# Facebook to launch $200 Oculus VR headset that doesnt need a phone or computer



## CAPSLOCKSTUCK (Jul 14, 2017)

The new headset will be geared toward immersive gaming, watching video and social networking, according to Bloomberg.

It will sit between the firm's Gear VR system, which requires a Samsung phone, and its Rift headset, which requires an expensive PC.







Code-named 'Pacific,' the device resembles a more compact version of the Rift and will be lighter than Samsung's Gear VR headset, one of the people who briefed Bloomberg said.

The firm has also previously showed off an early prototype of a wireless headset codenamed Santa Cruz, and it is believed some of that technology will be used in the new product.


The firm is believed to be working with China's Xiaomi and its network of contract manufacturers to produce the new headset for global distribution, and it will be branded as a Xiaomi headset there.

The head of Oculus, Hugo Barra was previously a Xiaomi executive.


----------



## Mindweaver (Jul 14, 2017)

I heard something about this earlier today, but I didn't hear a price. I'm really interested in this over HTC's standalone hmd coming out later this year using the Google Daydream platform. It's price is going to be close to the current Vive's price.


----------



## WhiteNoise (Jul 15, 2017)

I read about this several months ago. Looks interesting but not needed for me since I have the Oculus already.


----------



## xkm1948 (Jul 15, 2017)

Well I started off using Google Cardboard with my old Galaxy S4 into VR. The problem using mobile orientated design will always have the problem of quality.  Even for current level of 2K VR HMD it needs 1080Ti/TitanXp level graphic performance.  Wider FOV, higher resolution as well as eye tracking will only increase the demand. I don't see Qualcom based mobile chips competing with nvidia/AMD any time soon in VR.

Very likely this is Facebook's answer to Google's Daydream platform.  Premium VR will always need top of the line GPU performance. Entry level VR is different though. 

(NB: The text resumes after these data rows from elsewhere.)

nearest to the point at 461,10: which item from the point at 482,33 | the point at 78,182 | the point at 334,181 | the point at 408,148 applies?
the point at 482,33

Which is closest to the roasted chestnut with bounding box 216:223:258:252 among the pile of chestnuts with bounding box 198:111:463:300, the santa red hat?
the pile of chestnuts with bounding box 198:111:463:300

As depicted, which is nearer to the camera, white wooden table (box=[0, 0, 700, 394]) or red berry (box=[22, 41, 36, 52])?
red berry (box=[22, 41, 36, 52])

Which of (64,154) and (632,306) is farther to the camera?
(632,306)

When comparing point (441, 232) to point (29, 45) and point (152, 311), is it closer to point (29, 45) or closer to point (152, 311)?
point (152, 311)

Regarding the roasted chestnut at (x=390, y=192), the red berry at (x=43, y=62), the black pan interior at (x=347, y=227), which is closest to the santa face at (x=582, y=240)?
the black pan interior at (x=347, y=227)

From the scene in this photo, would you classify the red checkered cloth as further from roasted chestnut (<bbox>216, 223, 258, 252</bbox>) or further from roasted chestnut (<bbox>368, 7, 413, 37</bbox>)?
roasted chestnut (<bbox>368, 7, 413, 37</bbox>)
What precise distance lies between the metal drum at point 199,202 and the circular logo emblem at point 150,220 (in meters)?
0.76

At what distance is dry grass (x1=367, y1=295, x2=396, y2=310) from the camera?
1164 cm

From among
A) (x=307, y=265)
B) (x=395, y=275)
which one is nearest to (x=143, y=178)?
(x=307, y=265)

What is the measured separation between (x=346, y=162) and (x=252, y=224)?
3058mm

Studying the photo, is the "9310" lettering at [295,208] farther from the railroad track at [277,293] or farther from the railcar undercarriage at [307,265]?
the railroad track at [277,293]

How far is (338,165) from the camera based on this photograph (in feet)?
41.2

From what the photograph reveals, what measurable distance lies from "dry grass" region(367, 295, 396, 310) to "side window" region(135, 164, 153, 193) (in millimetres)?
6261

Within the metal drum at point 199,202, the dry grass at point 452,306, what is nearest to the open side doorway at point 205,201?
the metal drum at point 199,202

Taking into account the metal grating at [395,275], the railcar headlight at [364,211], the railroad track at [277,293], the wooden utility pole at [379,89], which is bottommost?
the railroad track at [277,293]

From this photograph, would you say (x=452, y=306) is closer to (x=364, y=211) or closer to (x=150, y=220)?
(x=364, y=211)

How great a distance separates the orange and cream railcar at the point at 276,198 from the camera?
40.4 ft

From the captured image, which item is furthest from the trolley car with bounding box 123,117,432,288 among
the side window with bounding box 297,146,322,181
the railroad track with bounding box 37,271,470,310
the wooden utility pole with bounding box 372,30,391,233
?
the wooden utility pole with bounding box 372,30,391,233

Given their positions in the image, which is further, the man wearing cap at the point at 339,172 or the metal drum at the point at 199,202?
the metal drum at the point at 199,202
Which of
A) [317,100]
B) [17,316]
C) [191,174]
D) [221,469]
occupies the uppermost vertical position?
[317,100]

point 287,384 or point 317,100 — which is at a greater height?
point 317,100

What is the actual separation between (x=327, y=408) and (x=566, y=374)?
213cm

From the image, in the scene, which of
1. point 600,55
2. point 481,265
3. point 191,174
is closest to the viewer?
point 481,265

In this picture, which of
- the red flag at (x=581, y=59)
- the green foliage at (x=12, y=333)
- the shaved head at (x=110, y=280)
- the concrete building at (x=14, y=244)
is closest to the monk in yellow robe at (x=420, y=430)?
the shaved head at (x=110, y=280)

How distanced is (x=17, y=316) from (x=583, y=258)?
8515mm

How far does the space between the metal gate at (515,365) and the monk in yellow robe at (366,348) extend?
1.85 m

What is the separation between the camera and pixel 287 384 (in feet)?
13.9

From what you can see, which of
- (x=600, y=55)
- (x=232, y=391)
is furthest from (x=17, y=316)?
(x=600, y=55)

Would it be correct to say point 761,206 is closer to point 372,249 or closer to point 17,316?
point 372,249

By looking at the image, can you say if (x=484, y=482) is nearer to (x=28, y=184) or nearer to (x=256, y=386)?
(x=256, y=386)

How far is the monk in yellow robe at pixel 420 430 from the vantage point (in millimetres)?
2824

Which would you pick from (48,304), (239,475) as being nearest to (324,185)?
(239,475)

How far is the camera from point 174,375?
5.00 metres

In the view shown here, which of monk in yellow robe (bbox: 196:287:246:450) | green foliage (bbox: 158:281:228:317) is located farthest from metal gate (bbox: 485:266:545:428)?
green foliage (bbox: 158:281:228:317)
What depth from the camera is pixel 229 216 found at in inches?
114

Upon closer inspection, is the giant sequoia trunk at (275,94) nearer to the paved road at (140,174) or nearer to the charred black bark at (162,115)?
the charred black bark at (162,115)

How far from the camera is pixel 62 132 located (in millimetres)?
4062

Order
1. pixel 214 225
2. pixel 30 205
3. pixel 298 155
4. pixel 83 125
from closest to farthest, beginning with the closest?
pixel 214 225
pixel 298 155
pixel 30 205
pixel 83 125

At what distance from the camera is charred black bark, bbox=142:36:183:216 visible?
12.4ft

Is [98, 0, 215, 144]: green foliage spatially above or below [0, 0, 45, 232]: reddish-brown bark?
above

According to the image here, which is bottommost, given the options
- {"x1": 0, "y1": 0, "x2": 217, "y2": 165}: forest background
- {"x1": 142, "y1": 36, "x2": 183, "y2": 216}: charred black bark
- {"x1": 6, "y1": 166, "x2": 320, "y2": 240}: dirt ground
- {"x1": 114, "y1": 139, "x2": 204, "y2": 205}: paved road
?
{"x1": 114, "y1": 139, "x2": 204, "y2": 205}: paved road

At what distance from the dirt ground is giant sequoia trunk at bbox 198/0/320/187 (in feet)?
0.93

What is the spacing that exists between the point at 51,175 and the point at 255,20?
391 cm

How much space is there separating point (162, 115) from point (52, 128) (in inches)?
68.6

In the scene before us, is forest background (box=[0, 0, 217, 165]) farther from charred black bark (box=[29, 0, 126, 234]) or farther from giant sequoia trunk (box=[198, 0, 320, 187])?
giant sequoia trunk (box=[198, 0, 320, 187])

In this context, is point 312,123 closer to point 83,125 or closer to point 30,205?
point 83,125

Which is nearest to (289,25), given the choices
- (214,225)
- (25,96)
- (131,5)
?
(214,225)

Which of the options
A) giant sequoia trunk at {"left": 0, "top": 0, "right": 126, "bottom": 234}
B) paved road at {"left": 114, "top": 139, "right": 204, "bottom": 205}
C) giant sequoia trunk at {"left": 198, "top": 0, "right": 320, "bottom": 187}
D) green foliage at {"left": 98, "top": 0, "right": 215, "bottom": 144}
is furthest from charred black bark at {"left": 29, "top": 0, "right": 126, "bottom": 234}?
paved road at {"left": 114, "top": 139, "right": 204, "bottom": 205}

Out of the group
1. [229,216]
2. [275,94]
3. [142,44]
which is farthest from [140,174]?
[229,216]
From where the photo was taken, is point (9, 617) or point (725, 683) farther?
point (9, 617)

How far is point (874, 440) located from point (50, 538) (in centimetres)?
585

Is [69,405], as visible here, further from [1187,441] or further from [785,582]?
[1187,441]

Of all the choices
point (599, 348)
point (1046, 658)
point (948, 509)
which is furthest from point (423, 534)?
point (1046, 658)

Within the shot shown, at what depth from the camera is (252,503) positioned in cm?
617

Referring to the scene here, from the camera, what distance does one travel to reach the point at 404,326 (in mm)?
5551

At the same time, entry level VR really doesn't compete well with AR. I'd take an AR goggle over entry level VR any time.


----------



## WhiteNoise (Aug 2, 2017)

Ok after reading someones hands on mini review...I might want this and at $200 give or take....makes it less painful.


----------



## Octavean (Aug 22, 2017)

I like the idea in theory.

However, I think it leaves a lot to be desired given it will be based on mobile hardware.   I think the best approach would be to build such a HMD with mobile parts for stand alone use but also allow video pass-through from a high-end computer's video subsystem as well.  Add external tracking as an option and you have a versatile VR HMD with an entry level price of ~$200 and added options to increase its usefulness. 

Sort of like the Nintendo Switch.


----------



## WhiteNoise (Oct 25, 2017)

Octavean said:


> I like the idea in theory.
> 
> However, I think it leaves a lot to be desired given it will be based on mobile hardware.   I think the best approach would be to build such a HMD with mobile parts for stand alone use but also allow video pass-through from a high-end computer's video subsystem as well.  Add external tracking as an option and you have a versatile VR HMD with an entry level price of ~$200 and added options to increase its usefulness.
> 
> Sort of like the Nintendo Switch.




Then many wouldn't buy the higher end model. What they are doing is smart. If you want the most powerful system you have to move up to the next model.


----------



## jboydgolfer (Oct 25, 2017)

CAPSLOCKSTUCK said:


> "Facebook to launch $200 Oculus VR headset that doesnt need a phone or computer"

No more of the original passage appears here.